Birisi çıkmalı, gür bir sesle, kararlı bir iradeyle bunu haykırmalı. Ne yapıyoruz demeli. Yaptığımızın farkında mıyız demeli. Bir irade oluşmalı. Ölmek ve öldürmek değil bizim amacımız demeli. Diriltmek ve yaşatmak demeli.

Peki bunu kim diyecek. Darbeyle halkının iradesini yok sayan Mısır mı? Ülkesini ihtirasları uğruna perişan eden Suriye mi? Paramparça olmuş Irak mı? Amerika’nın güdümüne girmiş Suud mu? Cetvelle çizilip ellerine tutuşturulmuş irili ufaklı devletcikler mi? Şialığı dininin önüne çıkarmış İran mı?

Bunu yapacak, başaracak tek ülke Türkiye. Türkiye son 12 yıldır ortaya koymuş olduğu performansla bunu yapabileceğini gösterdi. Türkiye son kale. Aynı oyunlar burada da oynanmaya çalışıldı. Gezilerle, paralel ihanetle denendi ancak Allah’a şükürler olsun ki muvaffak olamadılar.

Türkiye kendi önündeki taşları temizleyerek önemli adımlar attı bu yolda. Şimdi yeni bir kavşak noktasındayız. Mevcut sistemle yapılabilecek fazla bir şey kalmadı. Sistem muhakkak suretle değişmeli. Eski Türkiye yeni Türkiye’ye inkılap etmeli.

İşte cumhurbaşkanlığı seçimi. Halk doğrudan cumhurbaşkanını kendisi seçecek. Seçtiğimiz cumhurbaşkanı öyle birisi olmalı ki ümmetin yere düşmüş itibarını kaldıracak dirayet ve iradeye sahip olmalı. Son 12 yılda gördük ki Recep Tayyip Erdoğan bu dirayet ve iradeye sahip. 10 Ağustos bunun için çok önemli. 10 Ağustos son kalenin düşmemesi için dikkat edilmesi gereken bir tarih. 10 Ağustos bir başlangıç, 10 Ağustos yeniden bir diriliş tarihi olabilir. Olmalı. Bu bizim elimizde.
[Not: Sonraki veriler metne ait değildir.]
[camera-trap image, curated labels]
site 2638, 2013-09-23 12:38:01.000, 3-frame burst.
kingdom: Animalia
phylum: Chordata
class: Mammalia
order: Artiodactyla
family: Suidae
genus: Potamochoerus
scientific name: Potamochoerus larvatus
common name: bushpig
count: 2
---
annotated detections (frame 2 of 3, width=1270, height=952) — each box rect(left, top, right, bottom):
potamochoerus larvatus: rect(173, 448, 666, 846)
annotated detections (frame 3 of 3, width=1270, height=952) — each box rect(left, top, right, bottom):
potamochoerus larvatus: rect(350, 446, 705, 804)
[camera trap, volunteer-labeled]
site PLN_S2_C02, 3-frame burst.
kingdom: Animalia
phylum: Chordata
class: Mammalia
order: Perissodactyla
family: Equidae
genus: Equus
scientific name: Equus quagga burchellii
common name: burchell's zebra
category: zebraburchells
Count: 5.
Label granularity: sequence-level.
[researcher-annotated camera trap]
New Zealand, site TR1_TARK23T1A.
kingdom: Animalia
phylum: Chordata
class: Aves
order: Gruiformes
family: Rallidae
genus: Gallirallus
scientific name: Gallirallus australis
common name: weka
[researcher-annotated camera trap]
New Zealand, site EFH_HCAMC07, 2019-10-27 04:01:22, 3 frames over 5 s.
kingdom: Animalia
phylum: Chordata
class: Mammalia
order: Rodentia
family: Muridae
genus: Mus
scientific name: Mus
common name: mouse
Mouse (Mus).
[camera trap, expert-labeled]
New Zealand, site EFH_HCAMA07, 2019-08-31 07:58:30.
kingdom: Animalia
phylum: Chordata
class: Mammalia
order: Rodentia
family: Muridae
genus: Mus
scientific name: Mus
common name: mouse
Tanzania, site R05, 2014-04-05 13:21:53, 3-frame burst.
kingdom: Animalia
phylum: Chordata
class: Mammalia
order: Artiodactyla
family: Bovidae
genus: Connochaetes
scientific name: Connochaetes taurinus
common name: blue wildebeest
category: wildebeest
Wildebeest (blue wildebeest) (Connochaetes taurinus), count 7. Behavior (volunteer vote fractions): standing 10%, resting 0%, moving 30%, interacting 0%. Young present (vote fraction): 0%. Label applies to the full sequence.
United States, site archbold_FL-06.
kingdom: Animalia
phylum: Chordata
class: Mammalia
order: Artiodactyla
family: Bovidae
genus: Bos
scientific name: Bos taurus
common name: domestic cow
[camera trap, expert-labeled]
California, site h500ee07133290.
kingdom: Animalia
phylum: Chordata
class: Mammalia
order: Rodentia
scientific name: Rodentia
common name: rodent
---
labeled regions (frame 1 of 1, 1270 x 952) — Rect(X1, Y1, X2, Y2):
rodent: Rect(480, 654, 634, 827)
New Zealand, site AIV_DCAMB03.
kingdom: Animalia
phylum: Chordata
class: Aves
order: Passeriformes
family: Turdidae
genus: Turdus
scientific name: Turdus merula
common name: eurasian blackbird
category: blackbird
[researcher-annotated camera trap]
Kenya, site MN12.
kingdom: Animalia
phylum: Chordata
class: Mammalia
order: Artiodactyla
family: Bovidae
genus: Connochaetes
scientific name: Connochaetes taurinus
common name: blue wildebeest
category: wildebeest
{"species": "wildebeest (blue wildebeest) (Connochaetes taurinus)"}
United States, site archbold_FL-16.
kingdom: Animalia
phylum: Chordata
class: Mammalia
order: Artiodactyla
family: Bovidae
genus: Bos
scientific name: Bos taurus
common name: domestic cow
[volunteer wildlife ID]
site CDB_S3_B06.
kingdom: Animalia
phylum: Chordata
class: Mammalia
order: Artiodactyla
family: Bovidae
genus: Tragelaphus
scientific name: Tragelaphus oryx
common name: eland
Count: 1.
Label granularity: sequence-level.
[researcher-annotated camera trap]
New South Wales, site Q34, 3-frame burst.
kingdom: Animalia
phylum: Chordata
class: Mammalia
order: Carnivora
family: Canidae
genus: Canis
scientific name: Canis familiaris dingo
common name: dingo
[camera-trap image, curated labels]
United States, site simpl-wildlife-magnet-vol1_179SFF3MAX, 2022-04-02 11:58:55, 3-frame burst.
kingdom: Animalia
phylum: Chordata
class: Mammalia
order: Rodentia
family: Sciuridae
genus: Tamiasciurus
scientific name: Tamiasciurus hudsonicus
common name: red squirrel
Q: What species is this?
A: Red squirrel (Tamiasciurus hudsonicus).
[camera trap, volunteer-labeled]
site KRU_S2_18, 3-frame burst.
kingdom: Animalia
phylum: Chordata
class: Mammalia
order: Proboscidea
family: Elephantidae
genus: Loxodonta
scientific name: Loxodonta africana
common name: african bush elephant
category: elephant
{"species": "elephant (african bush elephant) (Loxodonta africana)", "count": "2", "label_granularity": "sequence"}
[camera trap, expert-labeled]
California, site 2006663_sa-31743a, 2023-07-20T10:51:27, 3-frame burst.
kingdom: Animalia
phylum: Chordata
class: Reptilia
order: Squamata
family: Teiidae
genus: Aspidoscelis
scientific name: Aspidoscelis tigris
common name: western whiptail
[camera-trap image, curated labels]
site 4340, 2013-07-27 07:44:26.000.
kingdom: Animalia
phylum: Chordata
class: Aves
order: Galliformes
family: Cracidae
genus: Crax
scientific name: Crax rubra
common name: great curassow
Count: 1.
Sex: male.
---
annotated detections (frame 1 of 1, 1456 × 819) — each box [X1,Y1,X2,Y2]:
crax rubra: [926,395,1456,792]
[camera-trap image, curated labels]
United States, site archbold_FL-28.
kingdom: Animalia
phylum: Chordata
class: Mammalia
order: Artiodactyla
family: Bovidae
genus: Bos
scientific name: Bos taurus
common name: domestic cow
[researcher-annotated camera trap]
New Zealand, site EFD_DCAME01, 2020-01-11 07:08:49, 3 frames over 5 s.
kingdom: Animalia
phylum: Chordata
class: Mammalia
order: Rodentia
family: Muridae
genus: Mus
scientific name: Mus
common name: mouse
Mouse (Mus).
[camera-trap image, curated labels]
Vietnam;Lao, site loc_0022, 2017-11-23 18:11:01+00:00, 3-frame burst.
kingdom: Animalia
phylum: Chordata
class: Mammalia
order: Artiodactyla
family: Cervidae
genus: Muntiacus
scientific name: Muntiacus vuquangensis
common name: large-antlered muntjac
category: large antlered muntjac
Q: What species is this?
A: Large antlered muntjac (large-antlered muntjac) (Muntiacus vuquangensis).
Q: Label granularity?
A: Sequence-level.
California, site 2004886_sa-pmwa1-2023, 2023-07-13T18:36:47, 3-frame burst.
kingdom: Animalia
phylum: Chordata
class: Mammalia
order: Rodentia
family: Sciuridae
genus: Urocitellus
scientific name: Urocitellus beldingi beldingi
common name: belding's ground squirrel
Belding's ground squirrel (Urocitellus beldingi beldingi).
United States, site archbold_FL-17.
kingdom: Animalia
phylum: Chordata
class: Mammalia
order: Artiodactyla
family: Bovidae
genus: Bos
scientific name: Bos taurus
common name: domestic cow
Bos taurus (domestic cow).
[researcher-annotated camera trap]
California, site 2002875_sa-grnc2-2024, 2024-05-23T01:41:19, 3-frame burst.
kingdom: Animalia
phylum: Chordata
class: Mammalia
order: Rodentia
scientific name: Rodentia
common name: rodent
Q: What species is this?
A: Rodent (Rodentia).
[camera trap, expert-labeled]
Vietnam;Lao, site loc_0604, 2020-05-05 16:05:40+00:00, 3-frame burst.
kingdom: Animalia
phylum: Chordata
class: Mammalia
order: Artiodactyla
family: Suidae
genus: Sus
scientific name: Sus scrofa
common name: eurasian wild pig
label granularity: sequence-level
Recep Tayyip Erdoğan’ı seçerek hem bu aziz milletin hem de ümmetin makus talihini değiştirebiliriz.

Kavganın, ölmenin, öldürmenin değil, barışın, paylaşmanın, yaşayıp yaşatmanın ve kendi medeniyetimize doğru yürümenin kararını bir kez daha vermenin zamanıdır.

Gür bir ses ve kararlı bir irade. Buna ihtiyacımız var.